(Source text begins)

The federal-state bay restoration program, for example, places a cap on pollutants from sewage. The states have agreed it won't be exceeded, even if population doubles or triples. But this is a "commitment," not a law. Does anyone believe, when growth and the pollution cap collide, as they have around Washington, D.C., that the cap won't give?
I often preach that we can accommodate more people and clean up the bay if all of us, in effect, behave better -- generate, per capita, less waste, use less energy, house ourselves on less open space, and so on. Yet there has been too little progress in these areas of behavior, and some are still getting worse.
There is also the largely ignored problem of mobility; large scale movements of people, in just a few decades, from city to suburb to exurb. The tendency of development, to sprawl wherever it will, treats land -- and our sense of community -- as disposable items. Got problems where you live? Just move on.
That trend is an environmental, economic and aesthetic loser, and it is largely out of control.
There are serious economists who argue compellingly that prosperity and development need not be linked to constant population growth; also some serious economies, like much of ++ Europe and Scandinavia, that prove it.
Back to my rankings. Fighting for second and third on my list are Sewage and Farming, rated sixth and ninth respectively by the public. Sewage and farming are the primary sources of "nutrients," nitrogen and phosphorus, that are well documented to be causing major, baywide losses of underwater grasses and oxygen needed by fish.
It is a fact of life that nutrients will never scare people or raise funds for anti-pollution campaigns as well as the toxic chemicals associated with industry and shipping spills. For example, in the poll the public, by nearly 3-to-1, said toxics are hurting the bay more than nutrients.
If you asked scientists and other experts on bay pollution, you would get nutrients over toxics by more than 3-to-1.
Toxic chemicals are found throughout the bay in minute amounts, whose potential impacts on bay life are almost surely the kind of chronic, sublethal effects we don't understand well. Few knowledgeable people would not push for further reducing them; but I know of no major problem with aquatic life where toxics seem to be the main culprit.

(Source text ends)
(Data for analysis begins)

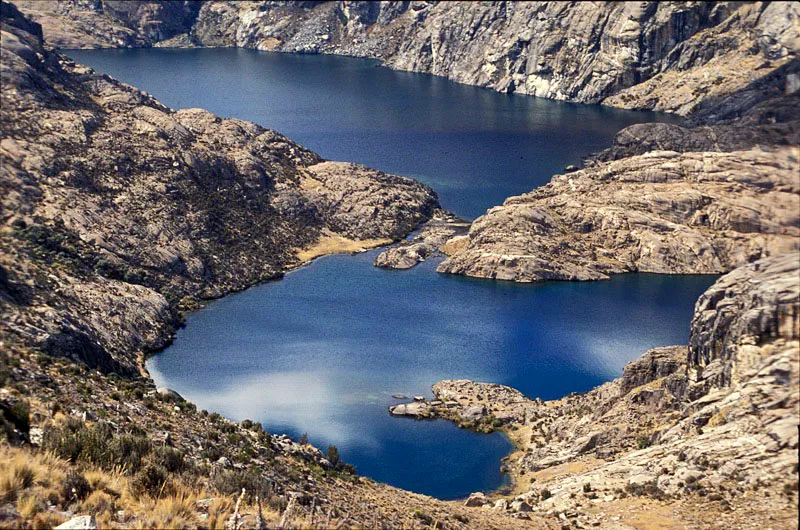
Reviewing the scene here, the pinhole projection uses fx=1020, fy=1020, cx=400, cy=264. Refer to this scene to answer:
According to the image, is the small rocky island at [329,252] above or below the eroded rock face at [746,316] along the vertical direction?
below

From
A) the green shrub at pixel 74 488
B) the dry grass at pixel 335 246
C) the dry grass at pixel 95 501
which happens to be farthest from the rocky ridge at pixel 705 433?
the dry grass at pixel 335 246

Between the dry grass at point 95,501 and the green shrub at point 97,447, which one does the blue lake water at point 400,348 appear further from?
the dry grass at point 95,501

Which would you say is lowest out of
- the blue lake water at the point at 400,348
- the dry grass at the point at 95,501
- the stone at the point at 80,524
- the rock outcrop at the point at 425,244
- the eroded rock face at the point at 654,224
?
the blue lake water at the point at 400,348

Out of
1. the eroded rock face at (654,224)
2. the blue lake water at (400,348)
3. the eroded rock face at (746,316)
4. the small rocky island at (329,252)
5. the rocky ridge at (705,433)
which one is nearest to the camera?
the small rocky island at (329,252)

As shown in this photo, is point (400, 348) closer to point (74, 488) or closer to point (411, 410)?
point (411, 410)

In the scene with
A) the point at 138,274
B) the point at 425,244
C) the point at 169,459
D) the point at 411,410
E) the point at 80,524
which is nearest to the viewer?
the point at 80,524

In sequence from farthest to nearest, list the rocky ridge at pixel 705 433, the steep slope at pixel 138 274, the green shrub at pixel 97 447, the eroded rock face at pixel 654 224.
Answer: the eroded rock face at pixel 654 224 → the rocky ridge at pixel 705 433 → the green shrub at pixel 97 447 → the steep slope at pixel 138 274

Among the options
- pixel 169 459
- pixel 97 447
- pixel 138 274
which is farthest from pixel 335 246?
pixel 97 447

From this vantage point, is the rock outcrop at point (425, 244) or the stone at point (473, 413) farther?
the rock outcrop at point (425, 244)
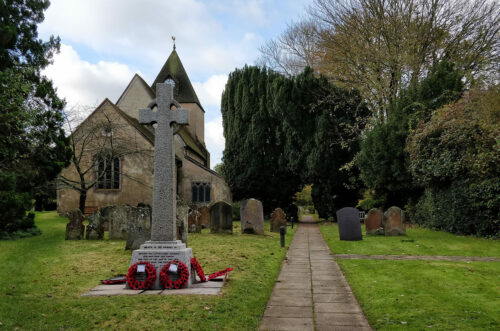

(Data for analysis ends)

Copy the bay pollution text word for word from "It is a fact" up to and including "more than 3-to-1.".

It is a fact of life that nutrients will never scare people or raise funds for anti-pollution campaigns as well as the toxic chemicals associated with industry and shipping spills. For example, in the poll the public, by nearly 3-to-1, said toxics are hurting the bay more than nutrients.
If you asked scientists and other experts on bay pollution, you would get nutrients over toxics by more than 3-to-1.